## Work task
The entries that follow need to be reproduced exactly, minus any images.

## Material to process
* * * * *
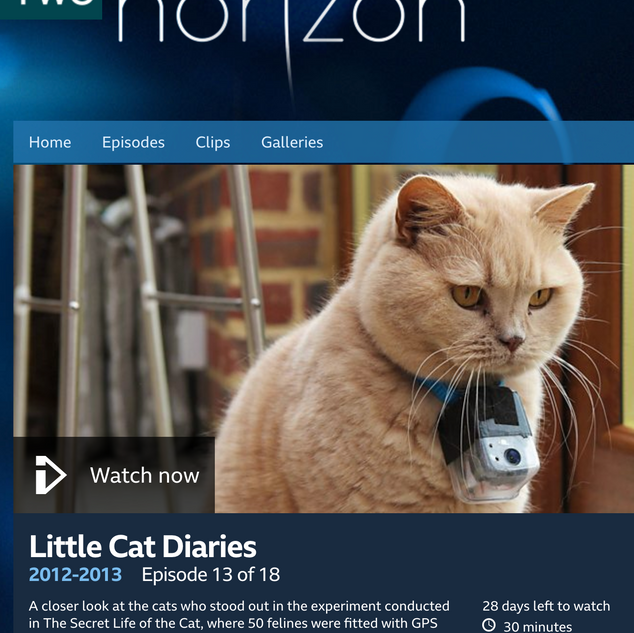 Little Cat Diaries - BBC Two UK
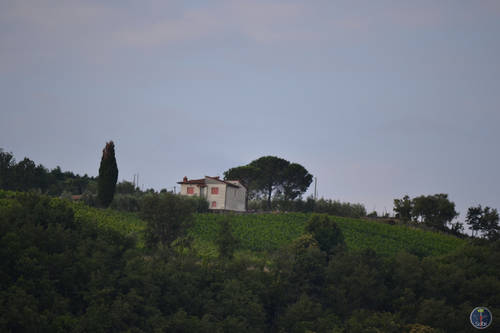 Nature, Landscape and architecture of Chianti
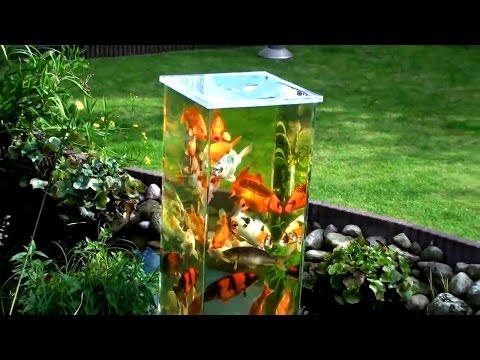 3 Above Water Fish Tanks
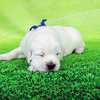 ひまわりの仔犬 2021年4月10日生れⅡ 父犬:ピース 生後22日-1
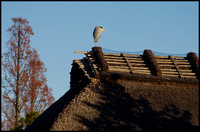 Heron on roof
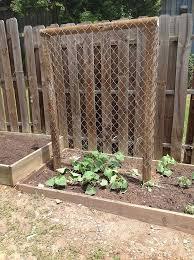 Make Your Own Cucumber Trellis The 25 Best Cucumber Trellis Ideas On Pinterest Permaculture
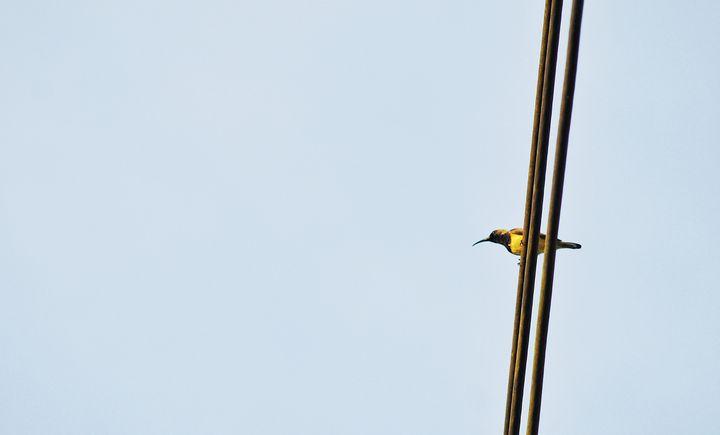 Olive backed sunbird - JAVE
* * * * *
## Answer to the problem
 Little Cat Diaries - BBC Two UK
 Nature, Landscape and architecture of Chianti
 3 Above Water Fish Tanks
 ひまわりの仔犬 2021年4月10日生れⅡ 父犬:ピース 生後22日-1
 Heron on roof
 Make Your Own Cucumber Trellis The 25 Best Cucumber Trellis Ideas On Pinterest Permaculture
 Olive backed sunbird - JAVE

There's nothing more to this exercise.